PİJAMAYLA YÜRÜYÜŞ YAPAN KADINIM
◊ Kaç senedir Bodrum’da yaşıyorsun?
- 9 sene oldu.
◊ Burada garsonluk da yapıyor musun?
- Her şeyi yapıyorum.
◊ Müşteriler şaşırmıyor mu? Sahnede başka bir kadın burada başka bir kadın...
- Şaşırıyorlar. “Sizi birine benzetiyoruz” diyorlar. Ben hiçbir şey söylemiyorum. “Siz Zeynep Casalini misiniz?” diye soruyorlar bazen. “Evet” diyorum. Şaşırıyorlar. Ben de çok eğleniyorum.
Eğleniyorum dediğim bana çok garip geliyor. Benim öyle şöhretle falan alakam yok. Ben pijamayla yürüyüş yapan kadınım. Böyle olmayı da seviyorum. O yüzden öyle çok şöhrete gelemem. Sahneye çıkıyor muyum? Çıkıyorum. Harika zaman geçiriyor muyum? Geçiriyorum. Burada da normal yaşayabiliyor muyum? Bitti yani. Her türlü tatmin var zaten hayatımda. Her yere gidebilirim ben.

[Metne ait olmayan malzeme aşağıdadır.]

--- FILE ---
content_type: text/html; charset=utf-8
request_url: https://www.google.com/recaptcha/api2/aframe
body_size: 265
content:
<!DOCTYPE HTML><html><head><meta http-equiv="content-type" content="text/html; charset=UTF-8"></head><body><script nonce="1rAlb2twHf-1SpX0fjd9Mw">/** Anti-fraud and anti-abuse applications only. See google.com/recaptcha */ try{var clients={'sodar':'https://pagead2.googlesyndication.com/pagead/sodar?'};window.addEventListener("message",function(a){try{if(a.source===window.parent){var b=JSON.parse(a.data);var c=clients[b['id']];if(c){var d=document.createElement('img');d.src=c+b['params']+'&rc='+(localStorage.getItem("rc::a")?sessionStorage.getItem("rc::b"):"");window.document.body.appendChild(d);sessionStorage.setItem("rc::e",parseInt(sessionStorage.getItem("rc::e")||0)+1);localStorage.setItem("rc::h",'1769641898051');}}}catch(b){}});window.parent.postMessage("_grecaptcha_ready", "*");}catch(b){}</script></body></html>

CEREN İLE DAPHNE ARASINDA ÇOK UÇURUM VAR
◊ Büyük kızın Ceren oyuncu oldu...
- Evet. Şahika Tekand’ın okulunu bitirdi. Bu yıl seçmelere girecek. BKM tiyatrosunda yer alacak. O şu anda İstanbul’da yaşamayı tercih ediyor. Çok zor benim için. Çok istiyorum Ceren’in de buralarda olmasını. Zaten ben burayı onlar için açtım.
◊ O da mı vegan?
- O da vegan. Ama o doğduğundan beri değil. Ceren ile Daphne arasında çok uçurum var. Ben o zaman çok cahil bir kızcağızdım...
◊ Estağfurullah.
- Yok öyle. Doğumda 18 kilo aldım. Daphne’de 10 kilo. Anlıyor musun aradaki farkı?
◊ Anlamaz mıyım...
- Hep yoğurt, peynir vs. ile büyüdü. Şimdi elini sürmüyor. Çünkü görüyor vücudundaki değişmeleri. Asla el sürmüyor. Daphne’ye okulda dondurma dağıtmışlar. 4 gün hasta yattı. Çok kötüydü. Bünyesi hemen tepki veriyor. Geçen gün Ceren ve Daphne tekne gezisine gittiler. İkisi için kocaman bir yemek kutusu hazırladım. Fıstık ezmesi koydum, mücver koydum, muz koydum, krakerler koydum, pesto sos koydum...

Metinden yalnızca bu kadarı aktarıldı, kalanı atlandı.